New York City releases bicycle fatality study

In New York City, StreetsBlog offers an interesting few posts on a new bicycle safety study released last week by New York City. Here’s the full report (PDF file), weighing in at 39 pages, with lots of interesting implications for bicycle advocates in cities around the country.

The city immediately followed up the release of the report with promises of improved bicycle facilities (press release PDF file), including 200 miles of additional bike lanes and routes over the next three years. That’s a huge increase over the 13.6 miles added in 2004, or even over the 46.8 miles added in 2000, the most in the last 10 years.
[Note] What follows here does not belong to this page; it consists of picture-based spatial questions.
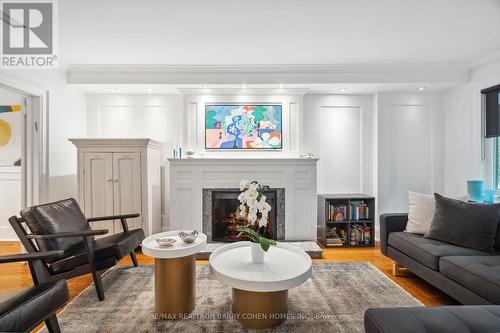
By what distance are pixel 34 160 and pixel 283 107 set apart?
3405 mm

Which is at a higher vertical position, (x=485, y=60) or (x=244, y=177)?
(x=485, y=60)

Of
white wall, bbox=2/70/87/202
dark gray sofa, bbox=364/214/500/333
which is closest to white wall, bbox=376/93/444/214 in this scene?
dark gray sofa, bbox=364/214/500/333

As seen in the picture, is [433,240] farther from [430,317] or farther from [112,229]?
[112,229]

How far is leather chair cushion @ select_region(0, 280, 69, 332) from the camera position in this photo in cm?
137

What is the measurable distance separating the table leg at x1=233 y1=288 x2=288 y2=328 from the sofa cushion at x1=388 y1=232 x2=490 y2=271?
1.40 meters

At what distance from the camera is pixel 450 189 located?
413 centimetres

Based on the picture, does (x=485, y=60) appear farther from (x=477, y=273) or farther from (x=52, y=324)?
(x=52, y=324)

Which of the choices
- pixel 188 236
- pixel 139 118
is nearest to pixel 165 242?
pixel 188 236

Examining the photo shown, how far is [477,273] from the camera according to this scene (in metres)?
1.90

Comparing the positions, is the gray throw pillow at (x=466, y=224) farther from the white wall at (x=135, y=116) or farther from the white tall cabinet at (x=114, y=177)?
the white wall at (x=135, y=116)

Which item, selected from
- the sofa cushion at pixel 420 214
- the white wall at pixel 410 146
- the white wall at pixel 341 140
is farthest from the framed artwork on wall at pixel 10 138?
the white wall at pixel 410 146

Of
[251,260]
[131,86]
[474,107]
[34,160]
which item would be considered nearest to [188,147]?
[131,86]

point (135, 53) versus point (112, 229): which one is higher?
point (135, 53)

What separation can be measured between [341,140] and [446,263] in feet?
8.19
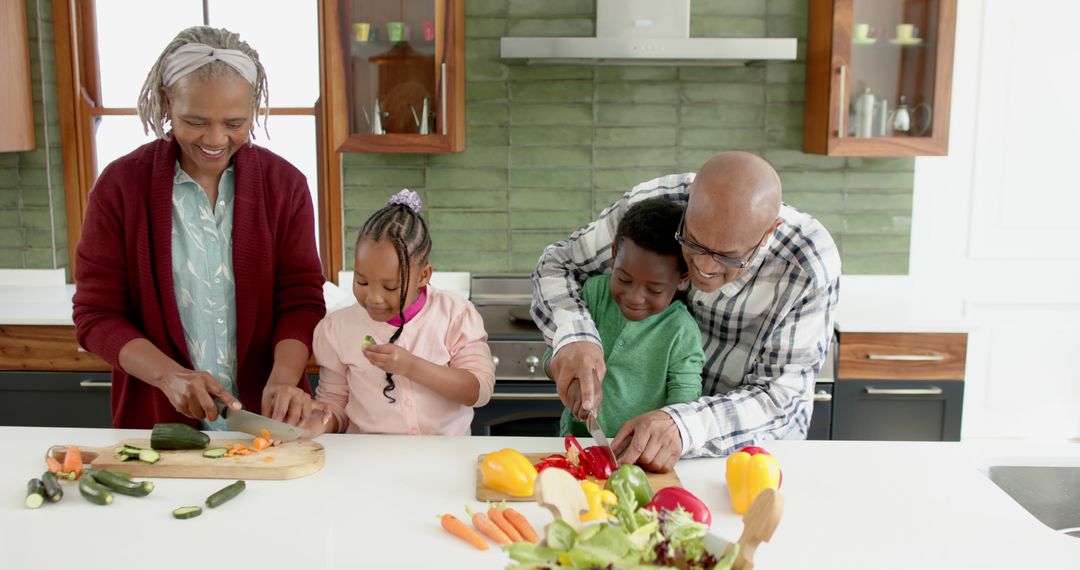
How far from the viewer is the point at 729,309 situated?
1.84 meters

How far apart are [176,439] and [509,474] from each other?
1.97 ft

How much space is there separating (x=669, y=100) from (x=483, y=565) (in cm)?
246

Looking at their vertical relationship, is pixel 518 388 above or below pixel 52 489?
below

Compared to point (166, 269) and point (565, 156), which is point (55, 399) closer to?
point (166, 269)

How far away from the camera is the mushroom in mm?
1129

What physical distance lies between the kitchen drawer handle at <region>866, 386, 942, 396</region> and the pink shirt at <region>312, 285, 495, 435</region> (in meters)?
→ 1.56

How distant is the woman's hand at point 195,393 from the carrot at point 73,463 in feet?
0.68

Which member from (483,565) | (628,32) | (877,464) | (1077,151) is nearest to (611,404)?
(877,464)

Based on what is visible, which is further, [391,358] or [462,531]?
[391,358]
Charles Komanoff and Michael Smith take issue with the fault numbers in the study over at RightOfWay.org (longer version from StreetsBlog), having examined the raw accident data for 1996-1998, and found that the proportion of fault for drivers and riders was approximately the reverse of that reported in the new study.

Here’s a look at the three clusters of cyclist deaths in NYC, and here’s an interview with NYC DOT’s Director for Street Management and Safety Ryan Russo.

Also last week, Transportation Alternatives programs director Noah Budnick and NYC DOT commissioner Iris Weinshall discussed the study on the Brian Lehrer Show on New York Public Radio (audio stream | MP3).